Pour refuser cette posture identitaire de sœurs ennemies et éviter de nourrir le conflit, la confrontation, #sitespecific propose, à la rive gauche via ses habitants, ses résidents ponctuels tels que ses salariés, ses rares touristes, donc tous ses citoyens, de se départir de ce modèle hiérarchique de l’exemplarité.

Elle existe seule, n’a pas de leçon à recevoir, elle fut longtemps, et ce, encore aujourd’hui désignée, affligée de l’étiquette de banlieue, d’ externalité. La rive gauche se moque de ce regard, de cette tutelle, à laquelle elle donnera tort sans cesse. Elle connait parfaitement ses contraintes, elle avance, bouscule, galvanise et finira par se libérer.

Alors, aidons-là puisque c’est notre rôle, à se sortir de ce clivage, à s’émanciper de cette existence subordonnée. Observons, avec une plus grande justesse, ce qu’elle nous cache, ce qu’elle nous dévoile, ce qu’elle peine à préserver. Elle est à nu en ce moment, en raison des très importants travaux, elle est malmenée, mise en danger au travers son économie locale, ses diversités que les tutelles aimeraient voir disparaître…Qui sait.

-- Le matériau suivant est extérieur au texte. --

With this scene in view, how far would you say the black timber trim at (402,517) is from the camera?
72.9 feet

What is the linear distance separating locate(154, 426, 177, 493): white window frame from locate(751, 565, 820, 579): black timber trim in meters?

Alors, voici une manière simple et ordinaire de regarder, de saisir les bouleversements qui s’opèrent et de rester conscient que ces derniers ont déjà commencé, modifié, et qu’ils sont loin, voire très loin, d’être terminés. La rive gauche au regard des quartiers rouennais tel que Saint- Sever n’a pas fini de subir un lifting, en espérant ne pas le voir uniformisé.

 

RALLYE SPECIFIC AFFICHE # Jpeg

Conception, IPL, 2019

 

Vous le voyez, ici, du béton, beaucoup de béton rive gauche, cette fameuse tour que vous aurez reconnu qui scinde le ciel et qui vous sert de boussole, et l’intrusion de cette caravane qui nous rappelle que, sur ce territoire, nous venons tous du voyage …Et puis s’éparpillent des bus, des piétons, des maisons, des immeubles, de la belle verdure et un beau ciel bleu. Cette photographie fut prise l’an passé lorsque le collectif Lucien proposait son festival Parenthèse.

 

Sortons de chez nous, de notre individualisme pour montrer les visages de notre rive et lui permettre d’exister comme elle le souhaite sans avoir honte, sans avoir à complexer des regards condescendants qu’on lui jette.

 

Isabelle Pompe pour #sitespecific, 13 juin 2019.